Der TuS Trier-Euren zeigte gegen den SV Trier-Irsch II keine Fabelleistung und ging vor allem in Hälfte eins nachlässig mit den eigenen Chancen um – am Ende stand jedoch erneut ein Sieg. Für den Spitzenreiter war es der fünfte Sieg ohne Gegentor in diesem Jahr und das dritte 1:0 in Serie. Eine beachtliche Serie, durch die der TuS dem Aufstieg einen großen Schritt näherkam. Der Grund: Da der Tabellendritte aus Konz verlor, beträgt das Polster auf diesen nun acht Punkte. In den ausstehenden sechs Spielen geht es für den Aufsteiger also ausschließlich darum, diesen Vorsprung nicht zu verspielen und im Idealfall Rang eins (drei Punkte vor Wincheringen) zu verteidigen. Eine Aufgabe, der die Trierer bei 15 Siegen aus 20 Saisonspielen gewachsen scheinen.
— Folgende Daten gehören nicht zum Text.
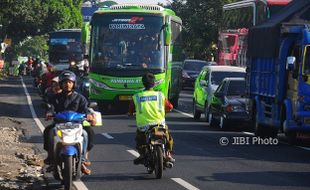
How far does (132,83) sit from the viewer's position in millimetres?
28641

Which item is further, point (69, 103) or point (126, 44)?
point (126, 44)

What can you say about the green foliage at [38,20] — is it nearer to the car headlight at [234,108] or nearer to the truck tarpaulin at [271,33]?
the car headlight at [234,108]

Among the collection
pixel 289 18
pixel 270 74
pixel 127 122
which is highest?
pixel 289 18

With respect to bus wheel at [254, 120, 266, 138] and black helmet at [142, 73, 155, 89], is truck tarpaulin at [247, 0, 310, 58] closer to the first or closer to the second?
bus wheel at [254, 120, 266, 138]

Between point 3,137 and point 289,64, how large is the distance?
724 cm

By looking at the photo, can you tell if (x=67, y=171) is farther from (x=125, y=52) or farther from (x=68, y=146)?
(x=125, y=52)

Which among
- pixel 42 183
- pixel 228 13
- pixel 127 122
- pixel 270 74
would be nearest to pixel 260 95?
pixel 270 74

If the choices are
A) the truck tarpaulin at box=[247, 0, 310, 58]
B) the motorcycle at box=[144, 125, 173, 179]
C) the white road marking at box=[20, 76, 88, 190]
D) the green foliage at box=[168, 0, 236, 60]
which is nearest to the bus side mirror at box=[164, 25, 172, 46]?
the white road marking at box=[20, 76, 88, 190]

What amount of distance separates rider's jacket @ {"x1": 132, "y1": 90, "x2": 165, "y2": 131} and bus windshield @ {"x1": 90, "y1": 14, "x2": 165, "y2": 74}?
14866 mm

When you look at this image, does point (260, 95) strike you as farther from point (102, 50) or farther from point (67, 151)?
point (67, 151)

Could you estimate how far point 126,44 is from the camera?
28.6 metres
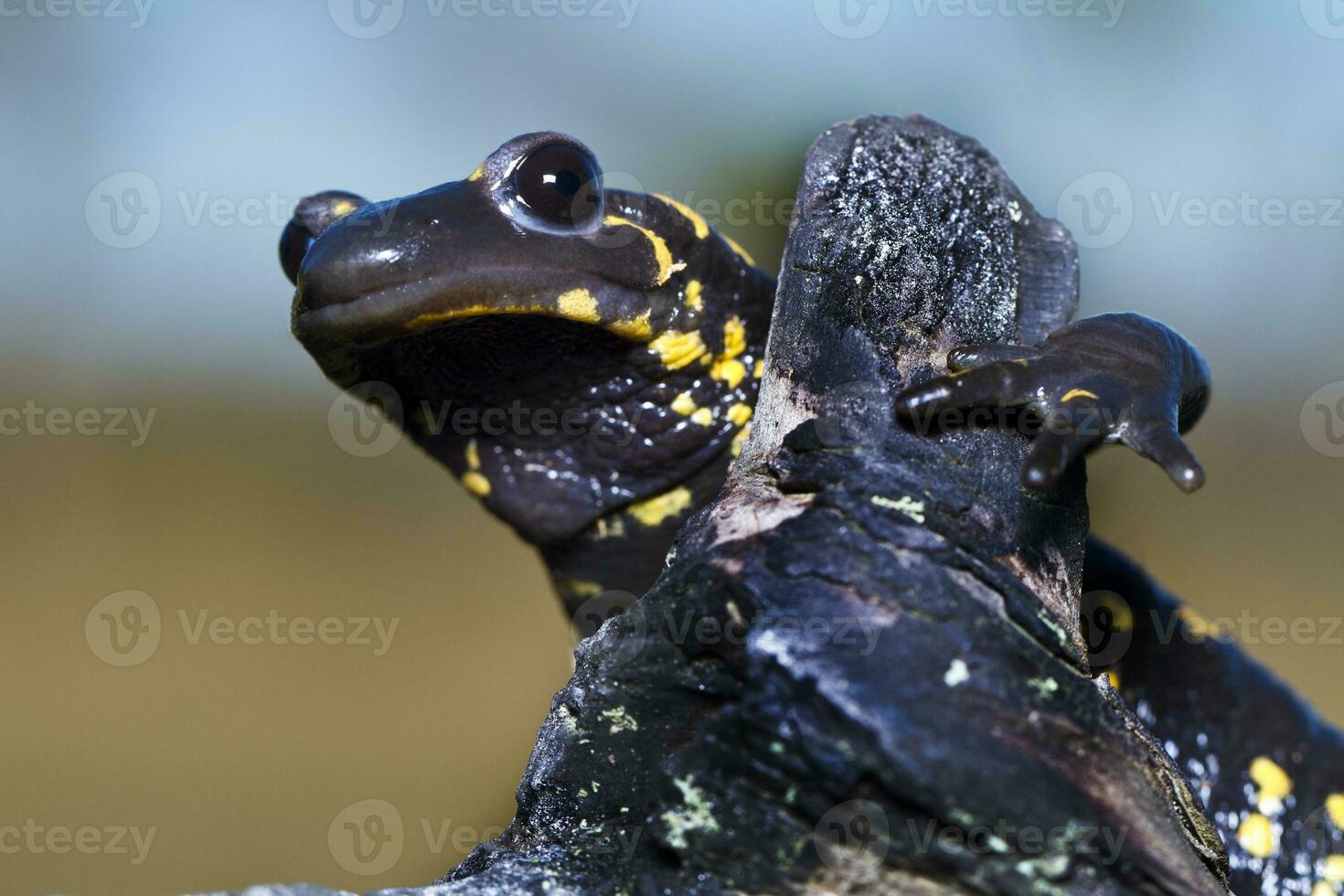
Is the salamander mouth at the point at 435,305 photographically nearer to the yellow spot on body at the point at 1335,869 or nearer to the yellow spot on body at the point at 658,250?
the yellow spot on body at the point at 658,250

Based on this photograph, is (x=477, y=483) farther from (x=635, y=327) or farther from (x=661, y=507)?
(x=635, y=327)

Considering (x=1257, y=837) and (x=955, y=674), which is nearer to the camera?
(x=955, y=674)

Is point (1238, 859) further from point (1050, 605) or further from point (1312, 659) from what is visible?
point (1312, 659)

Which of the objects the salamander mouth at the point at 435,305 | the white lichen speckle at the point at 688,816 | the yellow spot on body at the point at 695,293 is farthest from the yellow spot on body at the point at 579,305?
the white lichen speckle at the point at 688,816

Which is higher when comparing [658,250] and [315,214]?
[315,214]

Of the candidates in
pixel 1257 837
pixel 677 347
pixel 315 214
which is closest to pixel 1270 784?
pixel 1257 837

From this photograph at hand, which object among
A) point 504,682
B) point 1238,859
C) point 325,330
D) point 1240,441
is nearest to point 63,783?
point 504,682
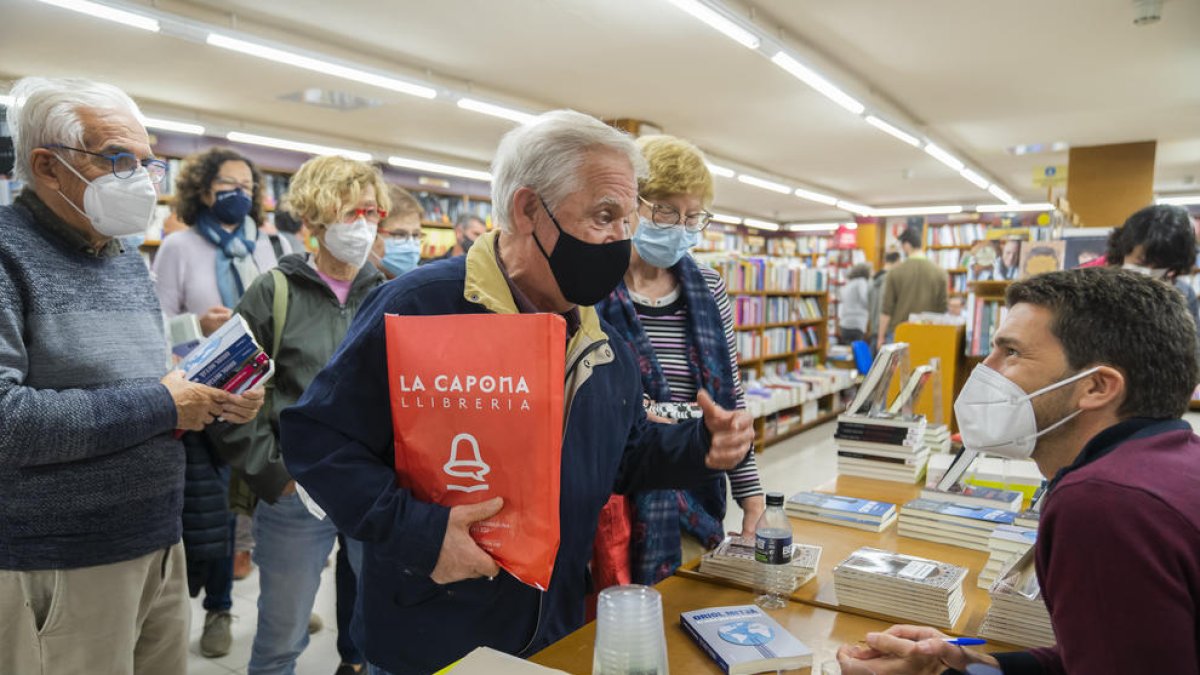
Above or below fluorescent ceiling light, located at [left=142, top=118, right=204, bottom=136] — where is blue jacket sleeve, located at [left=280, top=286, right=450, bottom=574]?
below

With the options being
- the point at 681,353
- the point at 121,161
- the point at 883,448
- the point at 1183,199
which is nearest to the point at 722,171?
the point at 883,448

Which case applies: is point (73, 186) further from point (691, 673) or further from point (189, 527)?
point (691, 673)

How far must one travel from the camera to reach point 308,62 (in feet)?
19.6

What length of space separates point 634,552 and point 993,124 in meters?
9.55

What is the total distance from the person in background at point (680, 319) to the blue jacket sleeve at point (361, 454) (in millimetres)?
845

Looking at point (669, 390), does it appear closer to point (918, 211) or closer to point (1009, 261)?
point (1009, 261)

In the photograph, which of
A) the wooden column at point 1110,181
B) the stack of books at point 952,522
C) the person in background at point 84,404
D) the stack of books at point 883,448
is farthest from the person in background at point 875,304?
the person in background at point 84,404

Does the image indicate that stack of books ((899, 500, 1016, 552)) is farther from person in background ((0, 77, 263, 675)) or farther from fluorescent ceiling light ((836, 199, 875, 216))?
fluorescent ceiling light ((836, 199, 875, 216))

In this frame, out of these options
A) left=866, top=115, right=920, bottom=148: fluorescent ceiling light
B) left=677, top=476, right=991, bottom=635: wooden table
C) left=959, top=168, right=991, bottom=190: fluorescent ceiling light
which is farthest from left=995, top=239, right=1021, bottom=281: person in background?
left=959, top=168, right=991, bottom=190: fluorescent ceiling light

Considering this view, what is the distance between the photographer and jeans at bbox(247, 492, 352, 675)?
2.23 meters

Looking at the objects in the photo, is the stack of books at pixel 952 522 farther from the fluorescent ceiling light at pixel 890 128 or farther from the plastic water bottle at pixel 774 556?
the fluorescent ceiling light at pixel 890 128

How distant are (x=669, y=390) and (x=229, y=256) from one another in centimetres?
204

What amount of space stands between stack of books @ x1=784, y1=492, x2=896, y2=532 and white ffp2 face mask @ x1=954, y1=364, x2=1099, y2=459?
2.34 feet

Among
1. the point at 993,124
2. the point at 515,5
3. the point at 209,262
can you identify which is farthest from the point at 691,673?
the point at 993,124
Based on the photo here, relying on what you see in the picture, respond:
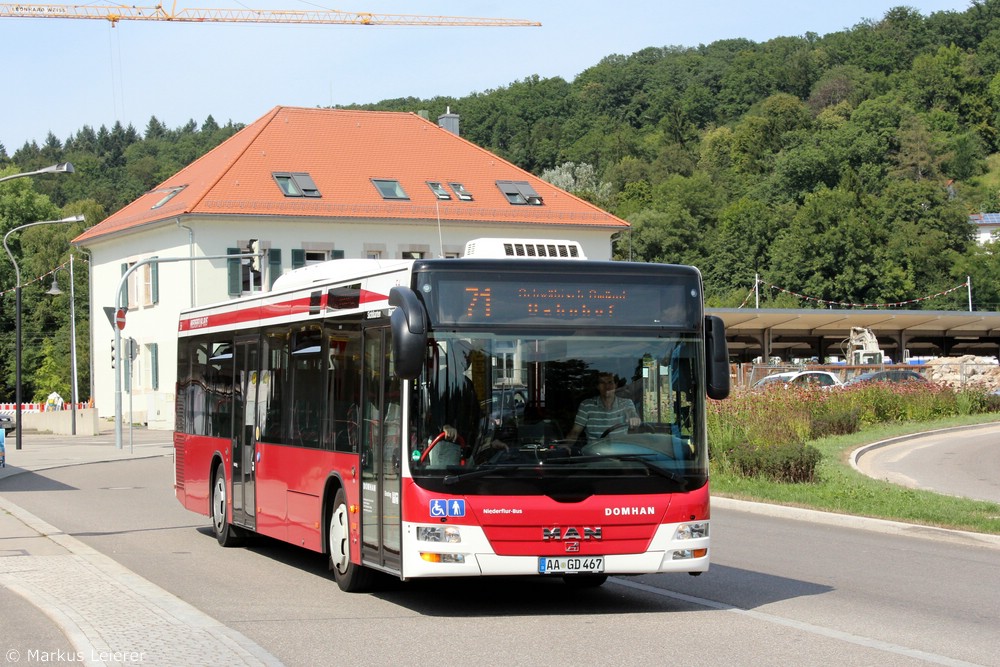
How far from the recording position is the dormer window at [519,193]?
65625mm

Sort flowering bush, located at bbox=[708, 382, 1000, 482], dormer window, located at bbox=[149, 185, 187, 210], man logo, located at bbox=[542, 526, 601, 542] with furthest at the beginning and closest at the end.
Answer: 1. dormer window, located at bbox=[149, 185, 187, 210]
2. flowering bush, located at bbox=[708, 382, 1000, 482]
3. man logo, located at bbox=[542, 526, 601, 542]

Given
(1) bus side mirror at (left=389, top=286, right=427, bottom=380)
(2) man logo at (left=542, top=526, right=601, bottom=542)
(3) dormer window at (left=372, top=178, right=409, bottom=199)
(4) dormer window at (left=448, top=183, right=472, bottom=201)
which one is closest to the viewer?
(1) bus side mirror at (left=389, top=286, right=427, bottom=380)

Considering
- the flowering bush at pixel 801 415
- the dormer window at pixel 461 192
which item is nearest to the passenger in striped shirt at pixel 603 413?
the flowering bush at pixel 801 415

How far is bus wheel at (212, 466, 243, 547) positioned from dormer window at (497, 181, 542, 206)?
5008cm

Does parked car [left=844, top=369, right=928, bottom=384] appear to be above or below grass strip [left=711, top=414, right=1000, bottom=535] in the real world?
above

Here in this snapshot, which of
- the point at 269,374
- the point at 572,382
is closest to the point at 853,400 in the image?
the point at 269,374

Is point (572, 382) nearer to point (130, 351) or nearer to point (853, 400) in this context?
point (853, 400)

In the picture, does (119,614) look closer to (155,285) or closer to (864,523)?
(864,523)

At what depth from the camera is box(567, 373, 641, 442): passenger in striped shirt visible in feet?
34.0

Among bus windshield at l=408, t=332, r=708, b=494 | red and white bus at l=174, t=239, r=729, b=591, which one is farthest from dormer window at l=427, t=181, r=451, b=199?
bus windshield at l=408, t=332, r=708, b=494

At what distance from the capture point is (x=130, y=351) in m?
40.8

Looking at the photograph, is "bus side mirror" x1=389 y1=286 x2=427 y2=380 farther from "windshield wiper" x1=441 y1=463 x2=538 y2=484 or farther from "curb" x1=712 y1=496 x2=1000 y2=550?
"curb" x1=712 y1=496 x2=1000 y2=550

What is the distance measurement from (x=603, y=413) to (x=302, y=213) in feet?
170

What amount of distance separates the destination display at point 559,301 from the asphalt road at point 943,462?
1087cm
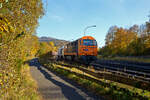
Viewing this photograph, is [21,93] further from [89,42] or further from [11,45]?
[89,42]

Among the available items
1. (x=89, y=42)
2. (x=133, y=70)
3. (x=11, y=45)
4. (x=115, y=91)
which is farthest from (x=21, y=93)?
(x=89, y=42)

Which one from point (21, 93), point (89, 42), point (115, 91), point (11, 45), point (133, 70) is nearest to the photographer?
point (11, 45)

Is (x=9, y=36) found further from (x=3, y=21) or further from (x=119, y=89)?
(x=119, y=89)

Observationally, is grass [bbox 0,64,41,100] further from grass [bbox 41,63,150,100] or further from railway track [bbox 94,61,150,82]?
railway track [bbox 94,61,150,82]

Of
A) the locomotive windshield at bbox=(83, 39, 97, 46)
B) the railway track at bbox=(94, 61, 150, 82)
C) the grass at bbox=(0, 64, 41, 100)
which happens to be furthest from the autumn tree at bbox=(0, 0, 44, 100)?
the locomotive windshield at bbox=(83, 39, 97, 46)

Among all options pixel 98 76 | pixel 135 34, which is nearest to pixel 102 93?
pixel 98 76

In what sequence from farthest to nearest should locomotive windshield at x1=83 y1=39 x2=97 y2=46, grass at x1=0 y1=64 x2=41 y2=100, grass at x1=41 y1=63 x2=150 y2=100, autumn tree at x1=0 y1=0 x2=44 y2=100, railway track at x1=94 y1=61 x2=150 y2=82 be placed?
locomotive windshield at x1=83 y1=39 x2=97 y2=46 < railway track at x1=94 y1=61 x2=150 y2=82 < grass at x1=41 y1=63 x2=150 y2=100 < grass at x1=0 y1=64 x2=41 y2=100 < autumn tree at x1=0 y1=0 x2=44 y2=100

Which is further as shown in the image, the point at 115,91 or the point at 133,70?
the point at 133,70

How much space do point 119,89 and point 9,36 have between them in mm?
5612

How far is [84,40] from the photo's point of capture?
16578 millimetres

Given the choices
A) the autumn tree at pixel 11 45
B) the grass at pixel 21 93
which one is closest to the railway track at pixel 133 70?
the grass at pixel 21 93

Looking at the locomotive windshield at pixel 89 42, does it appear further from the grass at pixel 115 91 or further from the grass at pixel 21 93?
the grass at pixel 21 93

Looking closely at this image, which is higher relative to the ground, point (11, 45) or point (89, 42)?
point (89, 42)

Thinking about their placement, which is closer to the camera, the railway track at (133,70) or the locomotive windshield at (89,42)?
the railway track at (133,70)
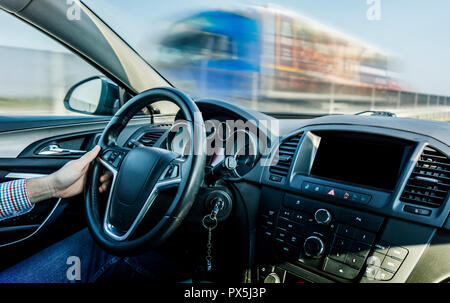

Ein Gradmesser für die kommenden Wochen könnte für Euren die Partie an diesem Wochenende darstellen, denn mit dem FC Könen wartet der Tabellenfünfte. Der FCK zeigte 2026 bisher gute Leistungen und gewann vier seiner fünf Partien, unterlag nur Tabellennachbar Olewig. Zuletzt zeigte Könen seine Offensivqualitäten, als man Kellerkind Udelfangen mit 8:2 schlug. Tore, die dafür sorgten, dass die Herrig-Elf die aktuell beste Offensive der Liga stellt. Eine Stärke, mit der man den Spitzenreiter ärgern kann?

„Für Euren geht es jetzt um alles, doch auch wir wollen in den letzten Spielen noch so viele Siege wie möglich einfahren. Wenn man Eurens letzte Ergebnisse sieht, ist für uns etwas drin. Wir würden die Liga gerne weiter spannend halten“, sieht Könens Trainer Marcel Herrig sein Team nicht chancenlos.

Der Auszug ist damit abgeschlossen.